Raï : priorité au budget
« Le gouvernement et le Parlement doivent rapidement adopter le budget avec les mesures nécessaires pour mettre fin au gaspillage de l’argent public, récupérer l’argent des ports, douanes, impôts et des biens-fonds maritimes », a déclaré de son côté Mgr Béchara Raï lors de l’homélie dominicale du premier dimanche après Pâques, devenu depuis Jean-Paul II selon un vœu du Christ révélé à sainte Faustine fête de la Divine miséricorde. Et d’appeler à mettre fin à l’évasion fiscale et à prendre des mesures d’austérité concernant les frais de déplacements des responsables.
Le patriarche maronite s’est parallèlement élevé contre toute réduction des subventions aux écoles gratuites privées. « Dans le cadre des mesures d’austérité auxquelles il réfléchit, le gouvernement pense peut-être ne plus soutenir les écoles gratuites. Cela serait inacceptable. Comment l’État pourrait s’occuper des orphelins, des personnes handicapées et d’autres situations particulières sans parrainer ces écoles qui comblent l’absence de l’État ? » s’est interrogé le dignitaire maronite
« On dit que certaines de ces écoles sont fictives.
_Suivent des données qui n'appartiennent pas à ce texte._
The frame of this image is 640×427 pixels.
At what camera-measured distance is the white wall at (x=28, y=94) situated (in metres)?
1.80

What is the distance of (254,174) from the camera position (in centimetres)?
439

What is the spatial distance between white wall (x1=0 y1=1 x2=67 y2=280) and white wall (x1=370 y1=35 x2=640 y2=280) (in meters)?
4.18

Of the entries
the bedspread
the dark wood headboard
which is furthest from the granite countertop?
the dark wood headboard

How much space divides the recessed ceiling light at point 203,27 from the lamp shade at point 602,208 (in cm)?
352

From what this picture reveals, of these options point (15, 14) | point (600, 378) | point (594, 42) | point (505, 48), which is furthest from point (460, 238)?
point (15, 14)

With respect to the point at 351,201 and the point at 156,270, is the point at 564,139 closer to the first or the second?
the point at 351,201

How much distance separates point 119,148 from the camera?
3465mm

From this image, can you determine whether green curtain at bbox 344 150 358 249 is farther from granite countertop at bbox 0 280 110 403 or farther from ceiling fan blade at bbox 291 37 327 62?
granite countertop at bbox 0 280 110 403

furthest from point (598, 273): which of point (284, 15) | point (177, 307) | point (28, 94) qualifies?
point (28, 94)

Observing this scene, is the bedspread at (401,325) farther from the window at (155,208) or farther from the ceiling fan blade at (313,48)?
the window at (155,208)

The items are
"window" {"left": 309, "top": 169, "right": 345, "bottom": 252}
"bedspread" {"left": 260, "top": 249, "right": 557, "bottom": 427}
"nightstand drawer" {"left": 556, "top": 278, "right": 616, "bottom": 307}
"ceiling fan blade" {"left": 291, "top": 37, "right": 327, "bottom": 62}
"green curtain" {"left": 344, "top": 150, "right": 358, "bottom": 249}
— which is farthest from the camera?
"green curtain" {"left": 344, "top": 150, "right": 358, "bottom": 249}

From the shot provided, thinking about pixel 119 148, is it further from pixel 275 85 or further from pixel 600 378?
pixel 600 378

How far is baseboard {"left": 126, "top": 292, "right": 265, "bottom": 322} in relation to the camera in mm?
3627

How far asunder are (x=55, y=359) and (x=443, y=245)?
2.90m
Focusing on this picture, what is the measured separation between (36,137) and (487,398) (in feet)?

À l’État de le vérifier et de rompre les contrats et/ou de fermer ces écoles. Nous, en tant qu’Église maronite, ne couvrons aucune illégalité, si tant est qu’elles existent. N’oublions pas que la culture d’un peuple se juge au degré d’attention qu’il accorde aux personnes handicapées », a ajouté le patriarche.
Par ailleurs, Mgr Raï a demandé que les lois réglementant les secteurs de l’éducation privée et publique soient dissociés, chacune de ces législations entraînant des dépenses de financement, et l’État n’étant pas en mesure de suivre le secteur privé sur ce terrain.
Parmi les visiteurs du siège patriarcal, signalons la présence de l’ancienne ministre française Michèle Alliot-Marie et son compagnon, le député Patrick Ollier, qui ont procédé à un échange de vues avec le patriarche Raï sur le jumelage des deux villes de Zouk Mikaël et de Ruel-Malmaison. L’ancienne ministre a par ailleurs fait part au dignitaire maronite de son intention de créer une association politico-économique francophone susceptible de faire entendre au monde la voix de la planète francophone.
Par ailleurs, le patriarche a reçu les membres de la Fondation maronite mondiale pour le développement conduits par le banquier Salim Sfeir, vice-président de la fondation, qui tiendra en août prochain au siège patriarcal sa seconde assemblée générale.